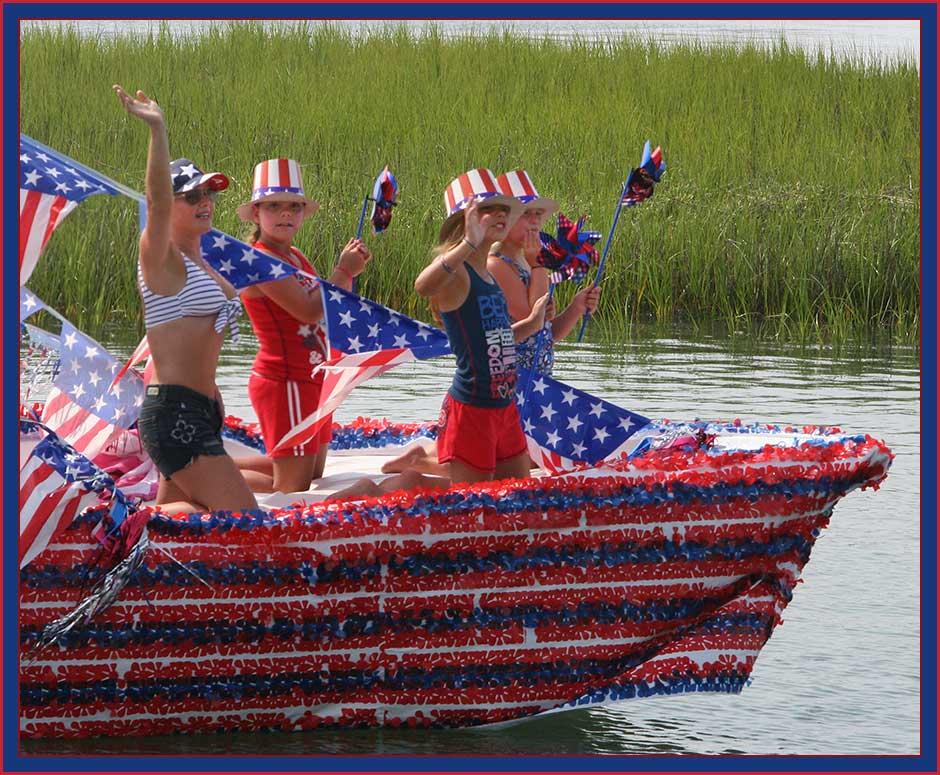 Lake Blalock 4th July Boat Parade 2012 - YouTube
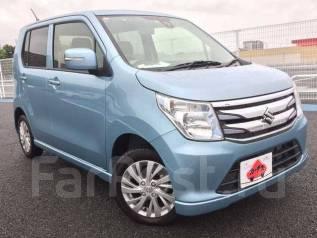 Suzuki Wagon R. вариатор, передний, 0.7, бензин, б/п. Под заказ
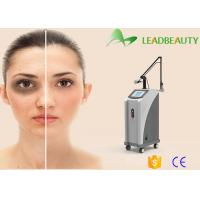China Q Switch CO2 Fractional Laser Machinet for Skin Tightening / resurfacing wholesale
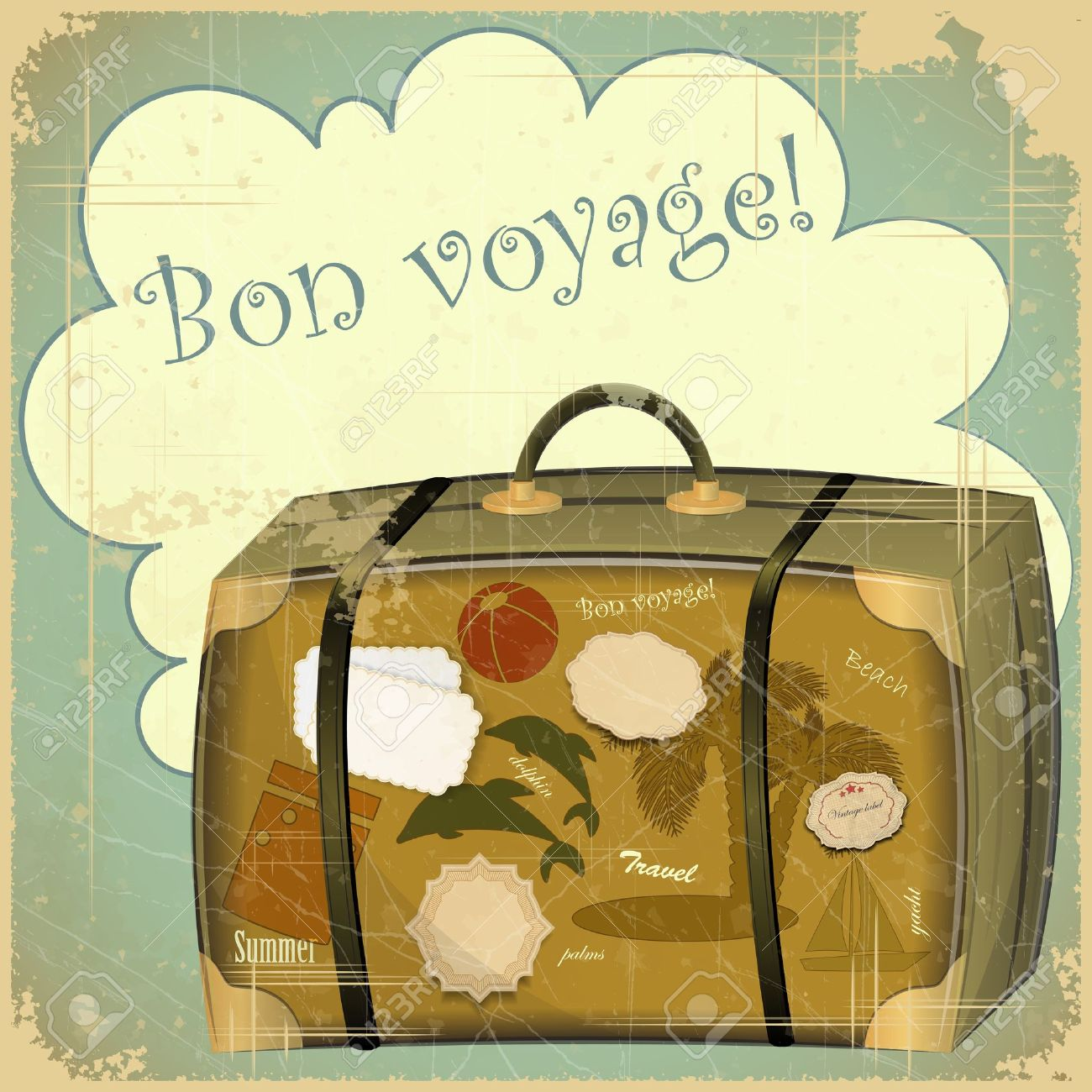 Retro Summer Postcard - Travel Suitcase Royalty Free Cliparts ...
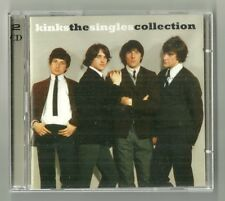 The Kinks - 'The Singles Collection'  - 2 CDs
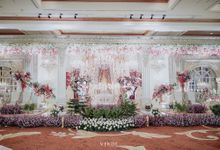 Wedding Aufar & Winda by Millennium Hotel Sirih Jakarta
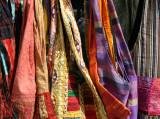 Street Fair - Pouch Sling Bags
◇ ◇ ◇
In your copy of the records, include no pictures; repeat everything else exactly.

 Lake Blalock 4th July Boat Parade 2012 - YouTube
 Suzuki Wagon R. вариатор, передний, 0.7, бензин, б/п. Под заказ
China Q Switch CO2 Fractional Laser Machinet for Skin Tightening / resurfacing wholesale
 Retro Summer Postcard - Travel Suitcase Royalty Free Cliparts ...
 The Kinks - 'The Singles Collection'  - 2 CDs
 Wedding Aufar & Winda by Millennium Hotel Sirih Jakarta
 Street Fair - Pouch Sling Bags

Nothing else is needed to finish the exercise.